Assignment A:
Write out the passage of the forum thread on AI model pricing that runs from "What innovation opens" up to and including "burden on them.".
Assignment B:
Pick up the forum thread on AI model pricing at its last line and keep it going.

Quoted passage START

←back to thread

579 points paulpauper | 8 comments | | HN request time: 0.001s | source | bottom
1. fxtentacle ◴[] No.43603864[source]
I'd say most of the recent AI model progress has been on price.

A 4-bit quant of QwQ-32B is surprisingly close to Claude 3.5 in coding performance. But it's small enough to run on a consumer GPU, which means deployment price is now down to $0.10 per hour. (from $12+ for models requiring 8x H100)

replies(2): >>43603980 #>>43604115 #
2. shostack ◴[] No.43603980[source]
Yeah, I'm thinking of this from a Wardley map standpoint.

What innovation opens up when AI gets sufficiently commoditized?

replies(2): >>43604105 #>>43604127 #
3. mentalgear ◴[] No.43604105[source]
Brute force, brute force everything at least for the domains you can have automatic verification in.
4. xiphias2 ◴[] No.43604115[source]
Have you compared it with 8-bit QwQ-17B?

In my evals 8 bit quantized smaller Qwen models were better, but again evaluating is hard.

replies(1): >>43608343 #
5. bredren ◴[] No.43604127[source]
One thing I’ve seen is large enterprises extracting money from consumers by putting administrative burden on them.

Quoted passage END
Extracted material START

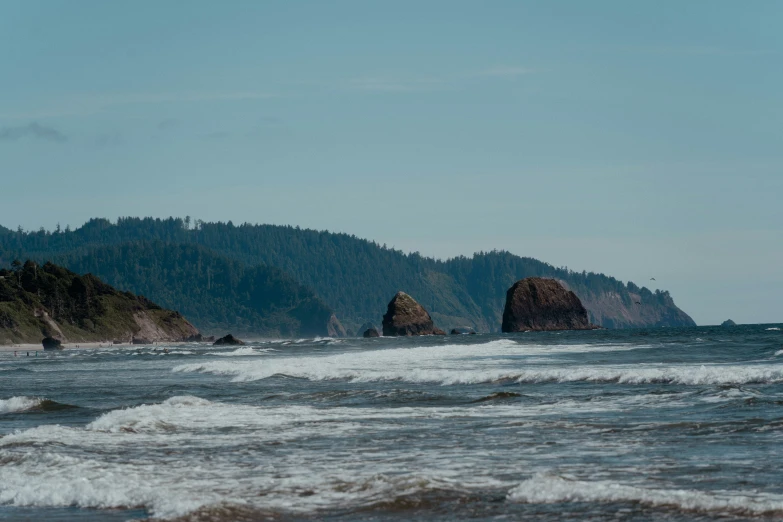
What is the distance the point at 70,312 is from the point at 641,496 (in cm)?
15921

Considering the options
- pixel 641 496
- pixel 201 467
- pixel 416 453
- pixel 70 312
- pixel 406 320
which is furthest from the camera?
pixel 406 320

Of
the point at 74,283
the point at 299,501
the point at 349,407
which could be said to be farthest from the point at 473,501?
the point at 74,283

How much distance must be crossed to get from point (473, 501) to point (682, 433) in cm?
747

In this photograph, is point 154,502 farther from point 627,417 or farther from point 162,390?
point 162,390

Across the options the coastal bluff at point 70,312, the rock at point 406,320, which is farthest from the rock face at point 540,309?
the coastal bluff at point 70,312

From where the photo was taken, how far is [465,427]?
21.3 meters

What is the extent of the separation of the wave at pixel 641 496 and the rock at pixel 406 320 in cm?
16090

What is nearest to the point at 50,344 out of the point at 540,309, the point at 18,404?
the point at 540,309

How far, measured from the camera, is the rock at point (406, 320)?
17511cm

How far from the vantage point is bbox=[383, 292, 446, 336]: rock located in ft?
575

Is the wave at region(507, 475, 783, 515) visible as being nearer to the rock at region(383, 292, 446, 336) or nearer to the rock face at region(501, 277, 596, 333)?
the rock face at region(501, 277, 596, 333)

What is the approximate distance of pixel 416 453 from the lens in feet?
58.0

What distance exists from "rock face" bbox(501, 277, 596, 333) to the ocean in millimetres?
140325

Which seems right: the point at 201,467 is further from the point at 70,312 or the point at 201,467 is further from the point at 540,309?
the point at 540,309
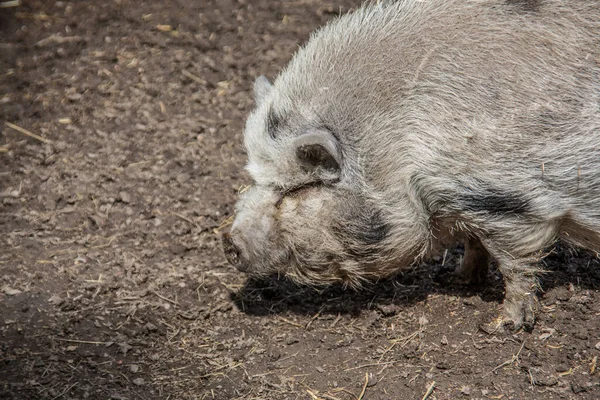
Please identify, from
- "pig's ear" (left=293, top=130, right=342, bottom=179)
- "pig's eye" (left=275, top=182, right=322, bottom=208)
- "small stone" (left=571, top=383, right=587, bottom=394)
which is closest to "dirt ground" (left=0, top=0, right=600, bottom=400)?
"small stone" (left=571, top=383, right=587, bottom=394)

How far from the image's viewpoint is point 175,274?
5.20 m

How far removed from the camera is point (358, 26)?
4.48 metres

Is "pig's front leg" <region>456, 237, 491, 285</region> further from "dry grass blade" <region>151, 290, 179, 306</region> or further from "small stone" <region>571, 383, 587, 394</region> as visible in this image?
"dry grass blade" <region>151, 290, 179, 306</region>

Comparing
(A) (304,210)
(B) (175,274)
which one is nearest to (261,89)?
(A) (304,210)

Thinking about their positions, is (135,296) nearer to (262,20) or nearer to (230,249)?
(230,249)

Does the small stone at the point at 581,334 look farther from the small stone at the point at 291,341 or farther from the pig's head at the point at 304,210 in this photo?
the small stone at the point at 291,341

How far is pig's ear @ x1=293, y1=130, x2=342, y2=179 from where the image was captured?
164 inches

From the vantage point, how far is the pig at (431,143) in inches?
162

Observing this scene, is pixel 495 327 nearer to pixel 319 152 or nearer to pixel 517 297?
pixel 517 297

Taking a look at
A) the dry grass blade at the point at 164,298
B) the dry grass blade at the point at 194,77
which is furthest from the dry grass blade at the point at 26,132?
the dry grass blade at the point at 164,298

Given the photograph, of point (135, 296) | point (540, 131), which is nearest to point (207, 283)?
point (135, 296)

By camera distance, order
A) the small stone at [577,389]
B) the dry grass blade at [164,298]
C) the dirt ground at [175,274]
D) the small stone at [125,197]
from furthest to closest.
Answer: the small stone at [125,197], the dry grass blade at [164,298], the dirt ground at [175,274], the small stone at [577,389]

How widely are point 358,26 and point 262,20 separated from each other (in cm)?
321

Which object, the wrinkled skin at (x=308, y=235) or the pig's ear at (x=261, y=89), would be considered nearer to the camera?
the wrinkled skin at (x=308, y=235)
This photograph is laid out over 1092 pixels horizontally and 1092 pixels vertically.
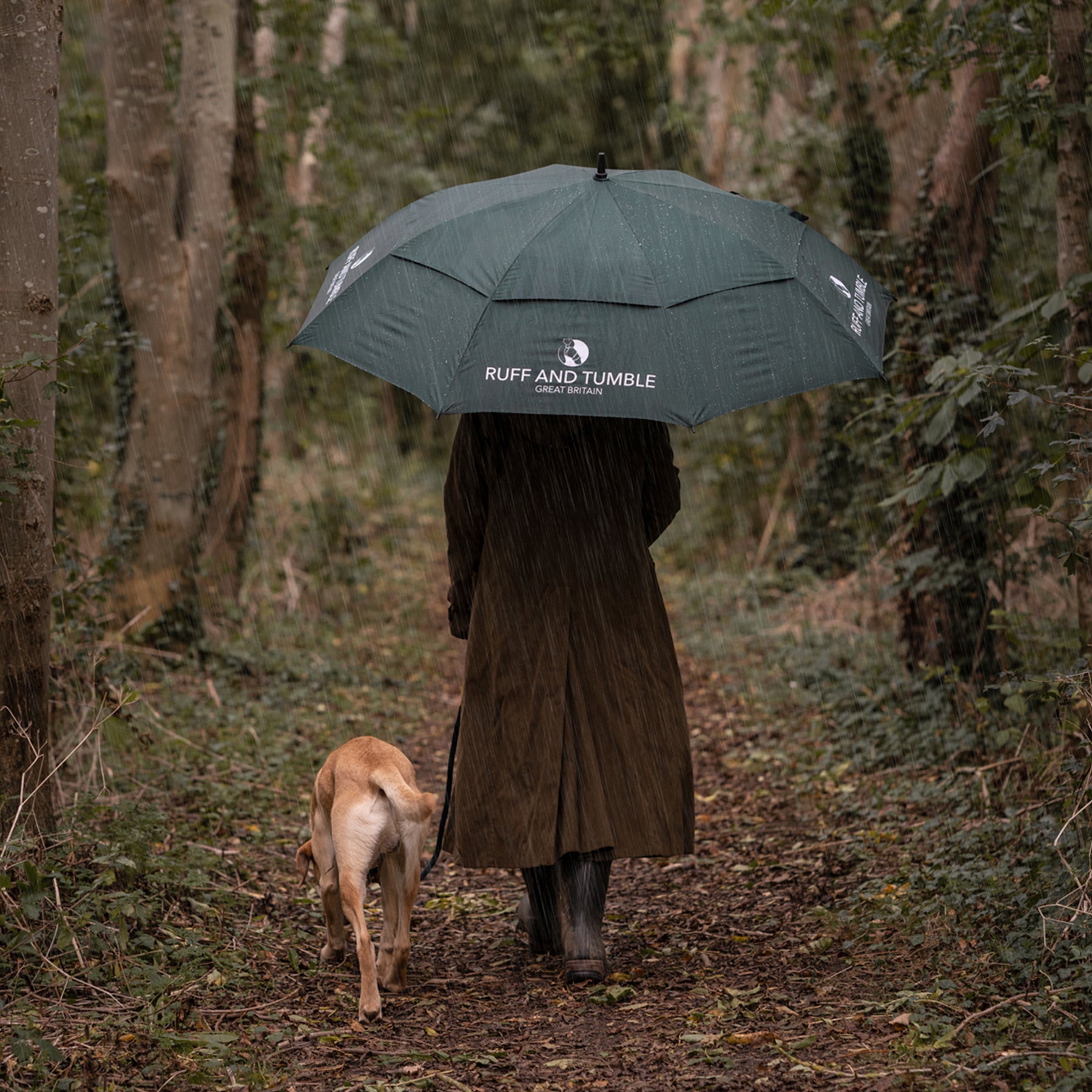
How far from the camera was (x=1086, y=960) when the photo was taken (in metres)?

Extracted material END

Answer section A:
What innovation opens up when AI gets sufficiently commoditized?

replies(2): >>43604105 #>>43604127 #
3. mentalgear ◴[] No.43604105[source]
Brute force, brute force everything at least for the domains you can have automatic verification in.
4. xiphias2 ◴[] No.43604115[source]
Have you compared it with 8-bit QwQ-17B?

In my evals 8 bit quantized smaller Qwen models were better, but again evaluating is hard.

replies(1): >>43608343 #
5. bredren ◴[] No.43604127[source]
One thing I’ve seen is large enterprises extracting money from consumers by putting administrative burden on them.

Answer section B:
For example, you can see this in health insurance reimbursements and wireless carriers plan changes. (ie, Verizon’s shift from Do More, etc to what they have now)

Companies basically set up circumstances where consumers lose small amounts of money on a recurring basis or sporadically enough that the people will just pay the money rather than a maze of calls, website navigation and time suck to recover funds due to them or that shouldn’t have been taken in the first place.

I’m hopeful well commoditized AI will give consumers a fighting chance at this and other types of disenfranchisement that seems to be increasingly normalized by companies that have consultants that do nothing but optimize for their own financial position.

6. redrove ◴[] No.43608343[source]
There’s no QwQ 17B that I’m aware of. Do you have a HF link?
replies(1): >>43611902 #
7. xiphias2 ◴[] No.43611902{3}[source]
You're right, sorry...I just tested Qwen models, not QwQ, I see QwQ only has 32B.
replies(1): >>43611938 #
8. redrove ◴[] No.43611938{4}[source]
No worries, QwQ is the thinking model from Qwen, it’s a common misconception.

I think they should’ve named it something else.